[c. 25 December 1742]
Sire,
Votre humanité est plus adorable que jamais, il n'y a plus moyen de vous dire toujours votre majesté. Cela est bon pour des princes de l'empire qui ne voient en vous que le roi. Mais moi qui vois l'homme, & qui ai quelquefois de l'enthousiasme, j'oublie dans mon ivresse le monarque & la puissance, pour ne songer qu'à cet homme enchanteur.

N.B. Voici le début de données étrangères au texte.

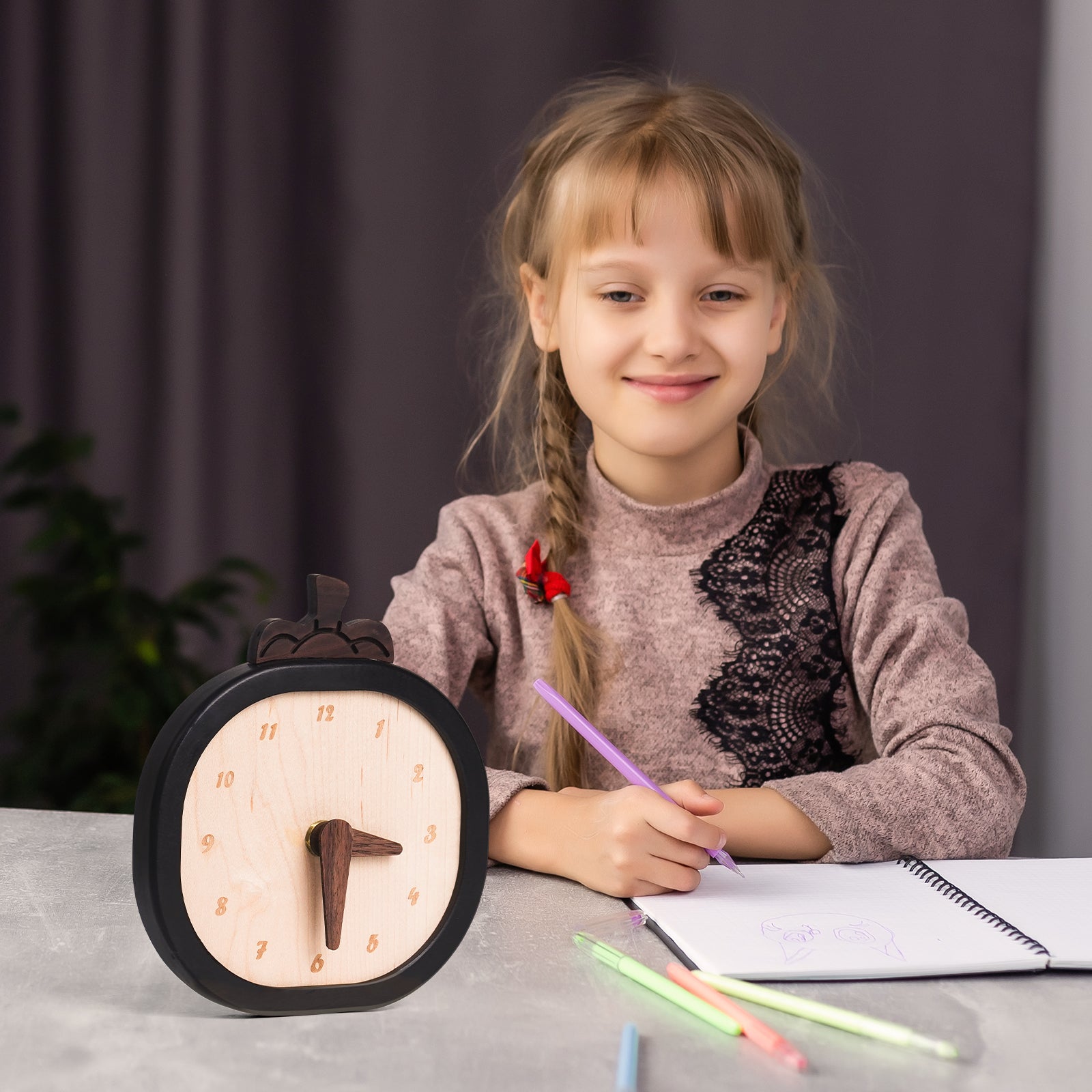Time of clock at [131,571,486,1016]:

Si la reine de Hongrie & le roi mon seigneur & maître voyaient la lettre de votre majesté, ils ne pourraient s'empêcher de rire, malgré le mal que vous avez fait à l'une & le bien que vous n'avez pas fait à l'autre. Votre comparaison d'une coquette, qui a donné des faveurs un peu cuisantes, & qui se moque de ses galants dans les remèdes, est une chose aussi plaisante qu'en aient dit les Césars, les Antoines, & les Octaves vos devanciers, gens à grandes actions & à bons mots. Faites comme vous l'entendrez avec les rois, battez les, quittez les, querellez vous, raccommodez vous, mais ne soyez jamais inconstant pour les particuliers qui vous adorent.
Il pleut ici de mauvais livres & de mauvais vers; mais comme votre majesté ne juge pas de tous nos guerriers par l'aventure de Lints, elle ne juge pas non plus de l'esprit des Français par les Etrennes de la st Jean, ni par les grossièretés de l'abbé Desfontaines.
Il n'y a rien de nouveau parmi nos libraires de Paris. Voici le seul trait digne, je crois, d'être conté. Le cardinal de Fleury, après avoir été assez malade, s'avisa, il y a deux jours, ne sachant que faire, de dire la messe à un petit autel au milieu d'un jardin où il gelait. Monsieur Amelot & monsieur de Breteuil arrivèrent, & lui dirent qu'il se jouait à se tuer: bon, bon, messieurs, dit il, vous êtes des douillets. A quatre-vingt-dix ans, quel homme! Sire, vivez autant, dussiez vous dire la messe à cet âge, & moi la servir. Je suis avec le plus profond respect &c.